### What you should do
Print the items below verbatim, starting with the line that contains "From the image, does (265,439)" and continuing through the last line of the items.

### Extracted entries
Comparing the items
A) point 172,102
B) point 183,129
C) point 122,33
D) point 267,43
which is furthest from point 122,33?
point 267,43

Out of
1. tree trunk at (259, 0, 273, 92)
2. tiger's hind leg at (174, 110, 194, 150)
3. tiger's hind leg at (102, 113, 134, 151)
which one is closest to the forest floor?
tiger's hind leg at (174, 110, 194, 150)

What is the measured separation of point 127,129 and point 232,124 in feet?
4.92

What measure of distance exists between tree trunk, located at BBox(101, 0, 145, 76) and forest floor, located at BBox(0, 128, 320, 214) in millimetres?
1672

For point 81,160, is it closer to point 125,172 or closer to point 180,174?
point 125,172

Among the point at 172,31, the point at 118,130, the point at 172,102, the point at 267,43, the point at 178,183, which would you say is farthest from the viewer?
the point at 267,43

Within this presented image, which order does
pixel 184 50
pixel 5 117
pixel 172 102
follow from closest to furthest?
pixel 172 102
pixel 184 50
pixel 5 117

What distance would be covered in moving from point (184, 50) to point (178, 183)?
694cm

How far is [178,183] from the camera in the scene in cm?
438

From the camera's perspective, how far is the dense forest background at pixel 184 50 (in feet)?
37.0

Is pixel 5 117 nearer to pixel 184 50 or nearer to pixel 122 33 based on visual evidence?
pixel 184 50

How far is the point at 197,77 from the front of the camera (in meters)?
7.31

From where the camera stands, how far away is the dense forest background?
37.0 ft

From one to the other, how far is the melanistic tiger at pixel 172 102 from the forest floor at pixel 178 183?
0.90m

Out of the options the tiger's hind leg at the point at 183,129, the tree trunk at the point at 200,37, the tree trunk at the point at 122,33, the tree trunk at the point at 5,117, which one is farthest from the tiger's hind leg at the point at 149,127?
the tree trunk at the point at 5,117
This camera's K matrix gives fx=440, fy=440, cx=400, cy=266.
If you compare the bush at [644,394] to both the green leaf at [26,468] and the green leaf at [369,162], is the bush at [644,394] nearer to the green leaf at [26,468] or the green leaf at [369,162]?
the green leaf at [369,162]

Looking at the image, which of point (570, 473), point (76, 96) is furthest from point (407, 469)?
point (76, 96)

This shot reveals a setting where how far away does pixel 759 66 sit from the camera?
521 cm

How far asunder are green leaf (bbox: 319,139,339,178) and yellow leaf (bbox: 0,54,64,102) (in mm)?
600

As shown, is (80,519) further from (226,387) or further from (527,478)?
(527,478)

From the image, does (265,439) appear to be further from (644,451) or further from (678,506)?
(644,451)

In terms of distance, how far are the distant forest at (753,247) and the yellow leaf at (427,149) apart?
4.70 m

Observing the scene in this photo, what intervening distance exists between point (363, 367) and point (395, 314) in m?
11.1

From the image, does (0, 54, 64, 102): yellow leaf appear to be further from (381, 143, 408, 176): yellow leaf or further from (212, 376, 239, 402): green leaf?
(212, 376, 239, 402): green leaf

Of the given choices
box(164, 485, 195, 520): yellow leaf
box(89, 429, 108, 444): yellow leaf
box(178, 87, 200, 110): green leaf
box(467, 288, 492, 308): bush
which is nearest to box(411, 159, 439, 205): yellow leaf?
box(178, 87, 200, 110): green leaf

### Answer to this exercise
From the image, does (265,439) appear to be further from (644,451) or further from (678,506)?
(644,451)

In terms of distance, how far are the distant forest at (753,247) and the yellow leaf at (427,149) apart?
4.70 m

Observing the scene in this photo, what intervening distance exists between point (363, 367) and point (395, 314) in m?
11.1

From the image, does (0, 54, 64, 102): yellow leaf appear to be further from (381, 143, 408, 176): yellow leaf or further from (212, 376, 239, 402): green leaf?
(212, 376, 239, 402): green leaf

Of the given choices
box(164, 485, 195, 520): yellow leaf
box(89, 429, 108, 444): yellow leaf
box(178, 87, 200, 110): green leaf
box(467, 288, 492, 308): bush
which is nearest to box(411, 159, 439, 205): yellow leaf?
box(178, 87, 200, 110): green leaf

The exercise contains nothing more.